15 Best Cookie Baking Tips

By Jennette Ross / October 19, 2015
cookie baking tips

Cookie baking tips aren't just for new bakers. Everyone botches a batch here and there. Sometimes the reasons for why the cookies look like a hockey puck allude even the best. But we all keep trying, crossing our fingers that this batch will take because cookies are worth trying again for. 

Come on, warm, gooey, fresh out of the oven cookies...nothing beats it. The first bite instantly transports the heart right back to happy childhood memories of Grandma's kitchen. I can remember my mom greeting my brothers and me with a plate of home-made cookies after a long hard day battling the many perils of elementary school.

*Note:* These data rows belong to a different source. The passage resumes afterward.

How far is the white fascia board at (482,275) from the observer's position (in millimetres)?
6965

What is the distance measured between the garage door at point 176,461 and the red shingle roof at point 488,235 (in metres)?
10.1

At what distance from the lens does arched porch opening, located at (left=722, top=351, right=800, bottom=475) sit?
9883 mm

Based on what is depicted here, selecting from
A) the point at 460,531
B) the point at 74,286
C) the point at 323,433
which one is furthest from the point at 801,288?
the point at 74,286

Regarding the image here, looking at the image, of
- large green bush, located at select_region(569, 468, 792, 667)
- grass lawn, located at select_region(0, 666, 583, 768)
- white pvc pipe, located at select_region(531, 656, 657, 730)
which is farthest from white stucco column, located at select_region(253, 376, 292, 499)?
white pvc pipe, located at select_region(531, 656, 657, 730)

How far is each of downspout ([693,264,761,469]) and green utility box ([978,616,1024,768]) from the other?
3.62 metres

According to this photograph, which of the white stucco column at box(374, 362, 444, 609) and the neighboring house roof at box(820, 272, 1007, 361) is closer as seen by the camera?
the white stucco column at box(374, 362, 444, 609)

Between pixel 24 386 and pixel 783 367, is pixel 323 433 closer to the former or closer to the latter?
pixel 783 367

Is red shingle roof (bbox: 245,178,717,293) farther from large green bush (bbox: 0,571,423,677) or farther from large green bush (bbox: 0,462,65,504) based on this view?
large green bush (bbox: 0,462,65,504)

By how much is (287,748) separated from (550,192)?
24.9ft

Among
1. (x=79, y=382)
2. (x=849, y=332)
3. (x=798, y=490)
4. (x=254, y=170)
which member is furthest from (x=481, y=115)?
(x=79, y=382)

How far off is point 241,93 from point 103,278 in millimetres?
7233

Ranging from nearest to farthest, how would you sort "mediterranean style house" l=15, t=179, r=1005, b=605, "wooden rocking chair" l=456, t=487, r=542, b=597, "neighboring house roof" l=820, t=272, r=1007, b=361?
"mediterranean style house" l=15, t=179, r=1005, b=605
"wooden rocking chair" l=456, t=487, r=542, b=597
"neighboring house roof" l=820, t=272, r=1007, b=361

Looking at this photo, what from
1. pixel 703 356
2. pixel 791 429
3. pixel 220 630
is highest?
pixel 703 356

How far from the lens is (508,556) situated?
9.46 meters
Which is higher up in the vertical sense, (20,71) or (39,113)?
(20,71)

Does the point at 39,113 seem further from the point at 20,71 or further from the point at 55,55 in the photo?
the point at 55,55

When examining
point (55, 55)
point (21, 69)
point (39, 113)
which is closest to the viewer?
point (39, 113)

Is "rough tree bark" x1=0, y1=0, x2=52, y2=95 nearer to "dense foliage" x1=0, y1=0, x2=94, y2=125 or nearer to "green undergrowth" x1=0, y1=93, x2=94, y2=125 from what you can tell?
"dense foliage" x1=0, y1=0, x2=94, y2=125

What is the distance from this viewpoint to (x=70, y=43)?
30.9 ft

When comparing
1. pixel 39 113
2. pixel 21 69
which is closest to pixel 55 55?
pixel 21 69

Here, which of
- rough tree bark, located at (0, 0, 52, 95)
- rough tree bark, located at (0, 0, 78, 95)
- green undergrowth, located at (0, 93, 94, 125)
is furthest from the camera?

Cookies make everything better. 

Cookies are so much more than flour and sugar, they are little bites of comfort and love. Nothing is more disappointing though than laboring over this love, only to have the cookies burn or morph into one enormously thin, hard cookie blob, instead of the dozen carefully spooned out cookies planned on.

We've all been there, scraping the bowl with gleeful anticipation as each mound of cookie batter rests so hopeful and full of promise on the cookie tray. Then comes the big moment, time to go gingerly into the oven to watch as the magic ensues.

Yet, egad! What once was a scene of excitement and wonder, quickly turns for the worse. The oven, once thought to be a port of good tidings, has become a cookie tomb. There is no way to save them, it's much too late. Another cookie batch has met an untimely cookie demise in the oven of doom!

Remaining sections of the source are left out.